Action item >> Reproduce all records below exactly.

Task material >>
= = =
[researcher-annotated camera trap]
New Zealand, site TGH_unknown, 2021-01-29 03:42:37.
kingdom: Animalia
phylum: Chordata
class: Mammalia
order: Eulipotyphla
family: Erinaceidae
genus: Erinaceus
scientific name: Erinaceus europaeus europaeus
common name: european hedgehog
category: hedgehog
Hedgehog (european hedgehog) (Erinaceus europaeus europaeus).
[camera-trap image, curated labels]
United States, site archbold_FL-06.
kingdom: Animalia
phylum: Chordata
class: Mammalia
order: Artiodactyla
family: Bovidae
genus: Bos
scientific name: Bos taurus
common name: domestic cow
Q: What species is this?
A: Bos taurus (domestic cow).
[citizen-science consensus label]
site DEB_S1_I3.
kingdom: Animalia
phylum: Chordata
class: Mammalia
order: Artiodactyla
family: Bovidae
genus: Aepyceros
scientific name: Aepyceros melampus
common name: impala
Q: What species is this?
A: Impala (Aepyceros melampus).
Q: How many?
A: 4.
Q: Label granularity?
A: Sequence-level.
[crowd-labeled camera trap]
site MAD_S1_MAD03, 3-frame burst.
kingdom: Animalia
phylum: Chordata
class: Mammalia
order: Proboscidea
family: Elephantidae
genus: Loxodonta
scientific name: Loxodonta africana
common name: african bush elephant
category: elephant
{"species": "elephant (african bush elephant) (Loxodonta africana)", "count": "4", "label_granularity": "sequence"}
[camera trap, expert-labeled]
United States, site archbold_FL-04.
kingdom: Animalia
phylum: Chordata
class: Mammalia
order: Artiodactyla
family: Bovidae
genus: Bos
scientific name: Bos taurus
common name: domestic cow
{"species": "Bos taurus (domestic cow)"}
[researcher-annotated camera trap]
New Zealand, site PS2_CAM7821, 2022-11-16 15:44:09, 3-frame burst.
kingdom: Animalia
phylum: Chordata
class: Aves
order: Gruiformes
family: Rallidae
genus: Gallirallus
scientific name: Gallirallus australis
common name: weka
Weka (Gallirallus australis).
= = =
Result below >>
[researcher-annotated camera trap]
New Zealand, site TGH_unknown, 2021-01-29 03:42:37.
kingdom: Animalia
phylum: Chordata
class: Mammalia
order: Eulipotyphla
family: Erinaceidae
genus: Erinaceus
scientific name: Erinaceus europaeus europaeus
common name: european hedgehog
category: hedgehog
Hedgehog (european hedgehog) (Erinaceus europaeus europaeus).
[camera-trap image, curated labels]
United States, site archbold_FL-06.
kingdom: Animalia
phylum: Chordata
class: Mammalia
order: Artiodactyla
family: Bovidae
genus: Bos
scientific name: Bos taurus
common name: domestic cow
Q: What species is this?
A: Bos taurus (domestic cow).
[citizen-science consensus label]
site DEB_S1_I3.
kingdom: Animalia
phylum: Chordata
class: Mammalia
order: Artiodactyla
family: Bovidae
genus: Aepyceros
scientific name: Aepyceros melampus
common name: impala
Q: What species is this?
A: Impala (Aepyceros melampus).
Q: How many?
A: 4.
Q: Label granularity?
A: Sequence-level.
[crowd-labeled camera trap]
site MAD_S1_MAD03, 3-frame burst.
kingdom: Animalia
phylum: Chordata
class: Mammalia
order: Proboscidea
family: Elephantidae
genus: Loxodonta
scientific name: Loxodonta africana
common name: african bush elephant
category: elephant
{"species": "elephant (african bush elephant) (Loxodonta africana)", "count": "4", "label_granularity": "sequence"}
[camera trap, expert-labeled]
United States, site archbold_FL-04.
kingdom: Animalia
phylum: Chordata
class: Mammalia
order: Artiodactyla
family: Bovidae
genus: Bos
scientific name: Bos taurus
common name: domestic cow
{"species": "Bos taurus (domestic cow)"}
[researcher-annotated camera trap]
New Zealand, site PS2_CAM7821, 2022-11-16 15:44:09, 3-frame burst.
kingdom: Animalia
phylum: Chordata
class: Aves
order: Gruiformes
family: Rallidae
genus: Gallirallus
scientific name: Gallirallus australis
common name: weka
Weka (Gallirallus australis).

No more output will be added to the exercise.